I'm feeling frustrated with our vulnerability scanner that flags hundreds of issues each month, but it lacks essential context about what really matters. I need to know things like whether an asset is customer-facing, who owns it, what data it interacts with, and whether it's actually in production. We're spending so much time sifting through findings just to determine their priority, and often, we're patching low-impact items in development environments while significant risks in production get ignored because they don't seem as urgent based on their CVSS scores. How can we integrate business context into our security processes without having to manually investigate each finding?
3 Answers
Consider using a tool like Defender for Endpoint, which helps by categorizing endpoints and prioritizing based on exploitability. I find that pure vulnerability scanning alone isn't very effective without some additional context.

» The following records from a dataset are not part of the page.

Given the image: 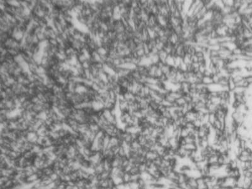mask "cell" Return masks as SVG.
I'll use <instances>...</instances> for the list:
<instances>
[{
  "mask_svg": "<svg viewBox=\"0 0 252 189\" xmlns=\"http://www.w3.org/2000/svg\"><path fill=\"white\" fill-rule=\"evenodd\" d=\"M186 184L187 189H197V179L187 177V180H186Z\"/></svg>",
  "mask_w": 252,
  "mask_h": 189,
  "instance_id": "obj_1",
  "label": "cell"
},
{
  "mask_svg": "<svg viewBox=\"0 0 252 189\" xmlns=\"http://www.w3.org/2000/svg\"><path fill=\"white\" fill-rule=\"evenodd\" d=\"M202 83L204 85H206V86H209V85L213 84L214 82H213L212 77H204L202 78Z\"/></svg>",
  "mask_w": 252,
  "mask_h": 189,
  "instance_id": "obj_2",
  "label": "cell"
},
{
  "mask_svg": "<svg viewBox=\"0 0 252 189\" xmlns=\"http://www.w3.org/2000/svg\"><path fill=\"white\" fill-rule=\"evenodd\" d=\"M229 189H243V188H241V187H238V186H236L235 187H232V188H229Z\"/></svg>",
  "mask_w": 252,
  "mask_h": 189,
  "instance_id": "obj_4",
  "label": "cell"
},
{
  "mask_svg": "<svg viewBox=\"0 0 252 189\" xmlns=\"http://www.w3.org/2000/svg\"><path fill=\"white\" fill-rule=\"evenodd\" d=\"M195 55L196 56V57H197L198 58H205V55H204V53L203 52H202V51H201V52H195Z\"/></svg>",
  "mask_w": 252,
  "mask_h": 189,
  "instance_id": "obj_3",
  "label": "cell"
}]
</instances>
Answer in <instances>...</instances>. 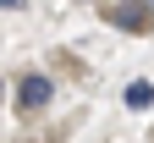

Why not create your own Vulnerability Matrix? My team reviews all vulnerabilities relative to our environment and adjusts their severity—low, medium, high, critical—based on what matters for us. This helps when reporting to auditors and deciding on remediation priorities.
You should look into automating the addition of context to your results. Set up an ETL process to enrich the data you pull in before acting on it. This way, you can prioritize what to fix, taking into account existing controls and filtering out false positives. If your current scanner can't manage that, you may want to explore other tools or additional automation practices.

I'm really interested in what a vulnerability matrix looks like! Can you share an example?